**Objective:**
Render the rows from the line containing "What is the measurable" through the line containing "0.18 metres" as a JSON list of strings, one string per line and no blank lines. Leave the pictures out of the list.

**Material provided:**
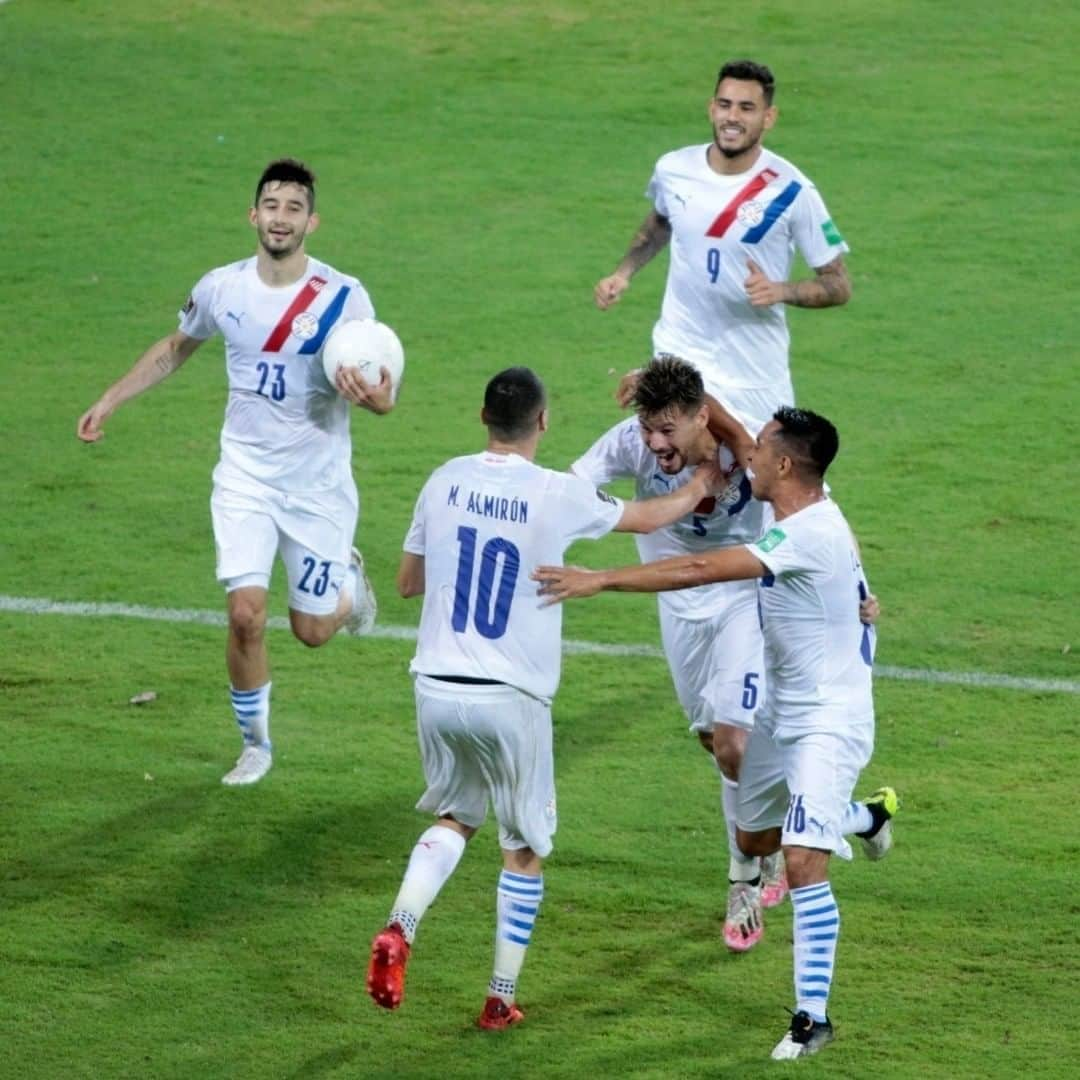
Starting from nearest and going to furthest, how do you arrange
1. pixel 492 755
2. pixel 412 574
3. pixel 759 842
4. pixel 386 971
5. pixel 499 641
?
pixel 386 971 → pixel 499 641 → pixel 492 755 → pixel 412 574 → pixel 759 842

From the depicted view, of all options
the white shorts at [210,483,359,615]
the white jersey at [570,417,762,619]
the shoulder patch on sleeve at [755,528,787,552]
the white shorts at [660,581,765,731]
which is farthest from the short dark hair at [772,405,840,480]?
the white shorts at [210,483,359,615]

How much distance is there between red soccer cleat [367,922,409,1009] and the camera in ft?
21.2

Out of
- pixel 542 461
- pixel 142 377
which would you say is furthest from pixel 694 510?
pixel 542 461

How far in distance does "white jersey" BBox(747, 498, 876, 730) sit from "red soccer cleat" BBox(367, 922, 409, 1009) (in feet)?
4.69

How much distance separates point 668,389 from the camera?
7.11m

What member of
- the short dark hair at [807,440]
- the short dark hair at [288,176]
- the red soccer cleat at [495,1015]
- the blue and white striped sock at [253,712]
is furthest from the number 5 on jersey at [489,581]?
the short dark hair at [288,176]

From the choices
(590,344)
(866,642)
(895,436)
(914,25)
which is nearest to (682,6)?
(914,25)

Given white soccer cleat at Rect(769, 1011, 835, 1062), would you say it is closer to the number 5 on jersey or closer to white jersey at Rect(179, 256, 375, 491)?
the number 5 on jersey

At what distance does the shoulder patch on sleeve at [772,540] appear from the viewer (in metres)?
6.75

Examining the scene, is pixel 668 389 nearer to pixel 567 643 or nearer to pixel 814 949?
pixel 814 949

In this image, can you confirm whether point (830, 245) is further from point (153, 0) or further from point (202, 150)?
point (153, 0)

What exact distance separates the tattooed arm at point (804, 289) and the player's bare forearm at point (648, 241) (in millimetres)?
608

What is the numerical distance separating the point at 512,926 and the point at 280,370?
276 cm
* * *
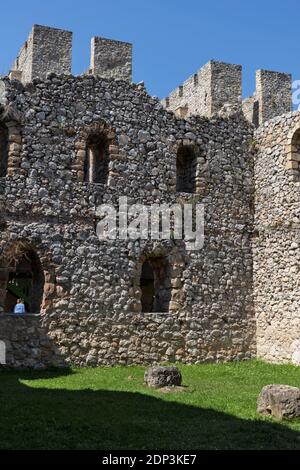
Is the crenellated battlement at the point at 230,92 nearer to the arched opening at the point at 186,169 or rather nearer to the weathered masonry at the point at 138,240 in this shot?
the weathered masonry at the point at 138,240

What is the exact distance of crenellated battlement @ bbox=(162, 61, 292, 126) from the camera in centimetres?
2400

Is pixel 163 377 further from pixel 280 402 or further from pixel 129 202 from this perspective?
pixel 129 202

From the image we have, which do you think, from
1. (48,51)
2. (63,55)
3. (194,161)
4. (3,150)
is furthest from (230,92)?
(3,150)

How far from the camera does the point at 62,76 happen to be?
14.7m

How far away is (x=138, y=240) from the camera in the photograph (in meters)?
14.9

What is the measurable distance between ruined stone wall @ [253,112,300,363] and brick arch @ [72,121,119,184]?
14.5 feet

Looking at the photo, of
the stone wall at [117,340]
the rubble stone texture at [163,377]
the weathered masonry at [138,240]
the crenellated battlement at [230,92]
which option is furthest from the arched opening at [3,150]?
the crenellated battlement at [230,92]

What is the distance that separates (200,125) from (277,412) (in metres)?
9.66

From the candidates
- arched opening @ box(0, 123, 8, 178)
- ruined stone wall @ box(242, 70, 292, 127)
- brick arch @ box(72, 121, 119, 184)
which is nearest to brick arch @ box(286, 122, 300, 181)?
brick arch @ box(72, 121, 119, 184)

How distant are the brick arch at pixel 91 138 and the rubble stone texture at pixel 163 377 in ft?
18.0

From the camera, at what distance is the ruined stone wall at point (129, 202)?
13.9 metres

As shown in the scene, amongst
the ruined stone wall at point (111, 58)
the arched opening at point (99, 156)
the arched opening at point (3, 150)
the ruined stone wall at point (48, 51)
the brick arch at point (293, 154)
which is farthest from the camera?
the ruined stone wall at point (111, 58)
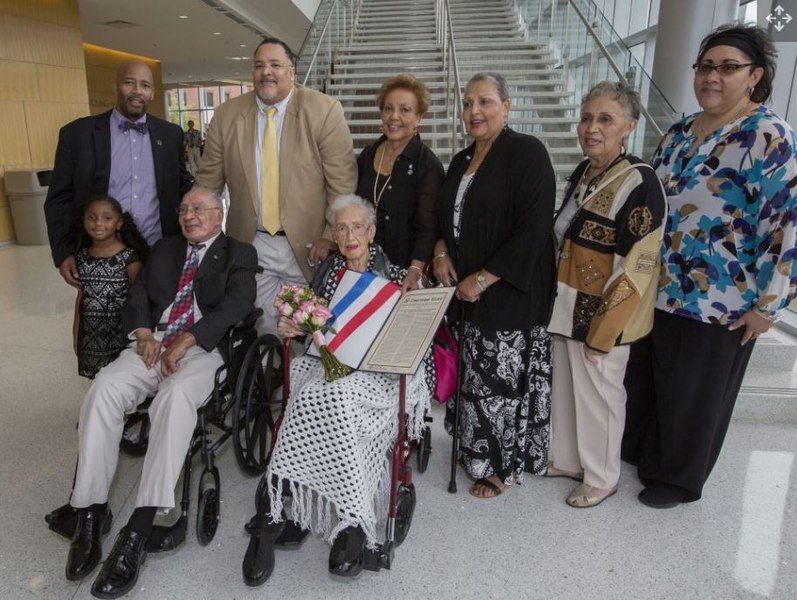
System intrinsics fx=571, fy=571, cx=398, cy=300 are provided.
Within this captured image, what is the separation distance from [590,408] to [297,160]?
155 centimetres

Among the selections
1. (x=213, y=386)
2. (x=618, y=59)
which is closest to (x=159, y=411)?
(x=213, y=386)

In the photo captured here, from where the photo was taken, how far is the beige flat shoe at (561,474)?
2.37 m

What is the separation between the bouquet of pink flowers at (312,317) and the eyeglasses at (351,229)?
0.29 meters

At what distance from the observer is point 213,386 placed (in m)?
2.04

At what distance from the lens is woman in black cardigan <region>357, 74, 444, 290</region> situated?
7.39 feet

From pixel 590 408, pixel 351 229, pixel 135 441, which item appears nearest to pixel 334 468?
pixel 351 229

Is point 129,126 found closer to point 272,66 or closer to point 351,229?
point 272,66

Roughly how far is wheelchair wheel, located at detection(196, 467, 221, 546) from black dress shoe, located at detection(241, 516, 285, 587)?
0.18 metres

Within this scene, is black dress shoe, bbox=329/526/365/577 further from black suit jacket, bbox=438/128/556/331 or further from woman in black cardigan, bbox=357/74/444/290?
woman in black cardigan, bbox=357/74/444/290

**Result:**
[
  "What is the measurable distance between ruined stone wall @ [253,112,300,363] and brick arch @ [72,121,119,184]?",
  "14.5 feet",
  "Looking at the photo, of",
  "the stone wall at [117,340]",
  "the rubble stone texture at [163,377]",
  "the weathered masonry at [138,240]",
  "the crenellated battlement at [230,92]",
  "which option is furthest from the arched opening at [3,150]?",
  "the crenellated battlement at [230,92]",
  "What is the distance that separates (200,125) from (277,412) (in metres)?",
  "9.66",
  "From the candidates",
  "- arched opening @ box(0, 123, 8, 178)",
  "- ruined stone wall @ box(242, 70, 292, 127)",
  "- brick arch @ box(72, 121, 119, 184)",
  "which is nearest to brick arch @ box(286, 122, 300, 181)?",
  "brick arch @ box(72, 121, 119, 184)",
  "How distant are the brick arch at pixel 91 138 and the rubble stone texture at pixel 163 377 in ft?",
  "18.0",
  "From the camera, at what distance is the ruined stone wall at point (129, 202)?",
  "13.9 metres",
  "As shown in the scene, amongst",
  "the ruined stone wall at point (111, 58)",
  "the arched opening at point (99, 156)",
  "the arched opening at point (3, 150)",
  "the ruined stone wall at point (48, 51)",
  "the brick arch at point (293, 154)",
  "which is farthest from the camera?",
  "the ruined stone wall at point (111, 58)",
  "System intrinsics fx=571, fy=571, cx=398, cy=300 are provided.",
  "Within this captured image, what is the separation distance from [590,408] to [297,160]?",
  "155 centimetres",
  "Among the selections",
  "1. (x=213, y=386)",
  "2. (x=618, y=59)",
  "which is closest to (x=159, y=411)?",
  "(x=213, y=386)",
  "In the photo captured here, from where the photo was taken, how far is the beige flat shoe at (561,474)?",
  "2.37 m",
  "What is the separation between the bouquet of pink flowers at (312,317) and the eyeglasses at (351,229)?",
  "0.29 meters",
  "At what distance from the observer is point 213,386 placed (in m)?",
  "2.04",
  "At what distance from the lens is woman in black cardigan <region>357, 74, 444, 290</region> situated?",
  "7.39 feet",
  "From pixel 590 408, pixel 351 229, pixel 135 441, which item appears nearest to pixel 334 468?",
  "pixel 351 229",
  "Is point 129,126 found closer to point 272,66 or closer to point 351,229?",
  "point 272,66",
  "Roughly how far is wheelchair wheel, located at detection(196, 467, 221, 546) from black dress shoe, located at detection(241, 516, 285, 587)?",
  "0.18 metres"
]